Another aside here. I’ve alluded to the fact that I believe Coruscant to be the Star Wars version of Asimov’s Trantor. I think this scene of Dooku’s arrival helps confirm this. The entire planet seems to be covered with metal, just like Trantor in the Foundation stories. It is the central planet of the soon-to-be-declared Empire, just as Trantor was. There are plenty of other parallels with the Asimov stories I could point out, but I’m aware that many of the same arguments can and have been made comparing portions of the Star Wars saga to other science fiction works, including Dune and the work of Philip K. Dick. A perfectly reasonble argument has linked comic book legend Jack Kirby’s Fourth World project to Star Wars. Maybe Star Wars is just an homage to all things science-fiction. That’s an argument I can get behind 100%.

Dooku disembarks and is greeted by Darth Sidious, who greets Dooku as Lord Tyranus. Does this mean that Dooku, following the confusing Sith Rule of Two, is now Darth Sidous’s apprentice? We know that Anakin Skywalker is destined to become the Emperor’s number-one and that position was previously filled by Darth Maul. Sorry: SPOILERS. If Lord Tyranus currently fills that spot, what exactly was he before Darth Maul was sliced in half? Not to mention this Sifo-Dyas character. I find all of this confusing.

Anyway, Dooku says good news, the war’s begun. Darth Sidious says great job, everything’s going as planned.

Cut to the Jedi Council chambers. Obi-Wan is there with Mace Windu and Master Yoda. Kenobi wonders if there’s any truth to what Dooku said about the senate being under the control of the Dark Lord of the Sith. He’s talking to Windu, it seems, but Yoda interrupts and says that Dooku is under the control of the dark side now. Lies. Deceit. That’s what he’s all about.
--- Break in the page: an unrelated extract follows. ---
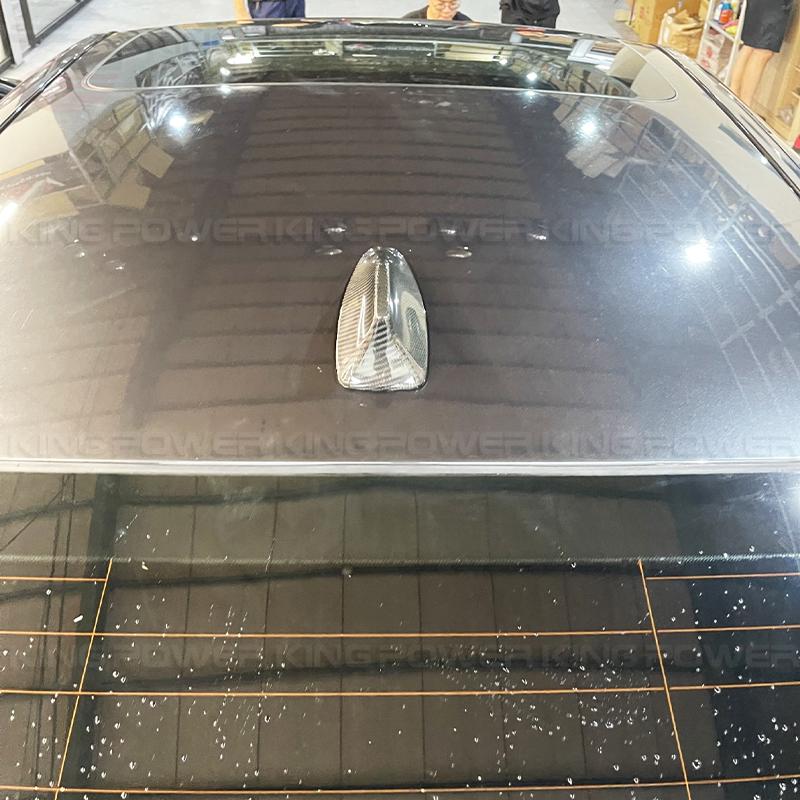 KP擎利國際 BMW 多款車型可用（查看商品描述）乾碳天線蓋 鯊魚鰭 碳纖維 天線蓋 歡迎聊聊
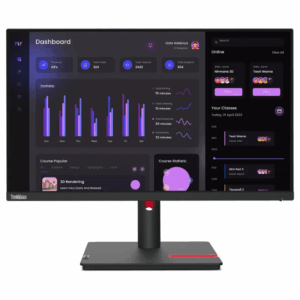 Monitor Lenovo T24l-30 23.8" Full HD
But, the senate is under Sidious’s control, isn’t it? Lies. Deceit. It seems that Yoda knows a thing or two about those things. Hmm…
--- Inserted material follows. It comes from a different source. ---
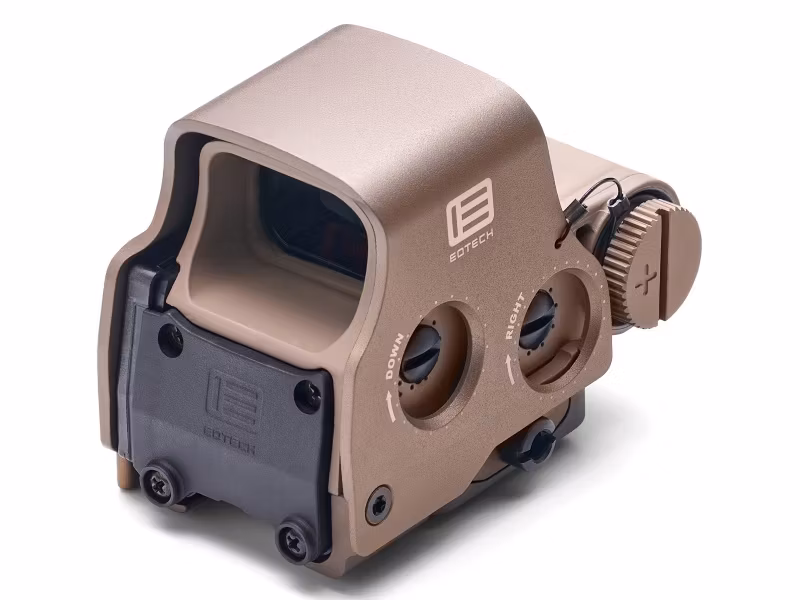 Eotech - HWS EXPS3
Windu thinks they should still keep a close eye on the senate, and Yoda agrees. Abrupt change of subject—Windu asks where Obi-Wan’s apprentice is. He’s escorting Senator Amidala home, of course. Obi-Wan adds that he has to admit that, without the clones, it would not have been a victory.

Victory? Yoda says. It was not a victory. The shroud of the Dark Side has fallen. Begun the Clone War has.

He should know.

Then we cut to Chancellor Palpatine along with other senate dignataries that include Bail Organa (Leia’s foster daddy!) watching the assembled clone army in martial rank and file, along with the appearance of what will one day be referred to as Imperial Star Destroyers. Senator Organa seems to realize that this is an ill omen. Palpatine has been granted his created army that will raise him to the position of Emperor. Good for the story. Bad for the Republic.

This is an impressive scene. And the clone troopers look impressive in a way that the Imperial Stormtroopers never managed to do in the original trilogy. Plus, we get the Imperial March soundtrack here. It’s one of my favorites, I’ll admit. That doesn’t necessarily mean that I’m a Sith Lord. But, you are allowed your personal theories, as I am.

The final scene of the movie is the wedding of Anakin Skywalker and Padme Amidala. C-3PO is the Maid of Honor and R2-D2 is the Best Man. The ceremony is conducted on the terrace of the romantic Naboo lake house, with a glorious view of the lake and a setting sun in the background. Or, maybe it’s a rising sun. It doesn’t matter.

What matters is that Anakin has a robot hand. That’s what I call continuity. Who knew that robot hands could be passed from father to son?

Husband and wife kiss. C-3PO pats R2 on the dome. And then the credits roll and the full orchestra begins to play.

Thus ends the second of the prequel trilogy. And, so far, my favorite. I might watch this one again someday, although I doubt it. I will never watch the first one again. But, all criticism aside, I think this one was a better story, much in the same way that Empire was better than the first Star Wars. It was a tighter script, darker in all the right places, with kind of a downer ending. It also ended with our protagonist left with a robot hand, I could add. A fierce symmetry here.

So, now we here at the 15-Minute Force production offices (that’s just me, in case you’re wondering) are moving on to the third installment of the Star Wars timeline, Revenge of the Sith. I, for one (and only), am looking forward to it.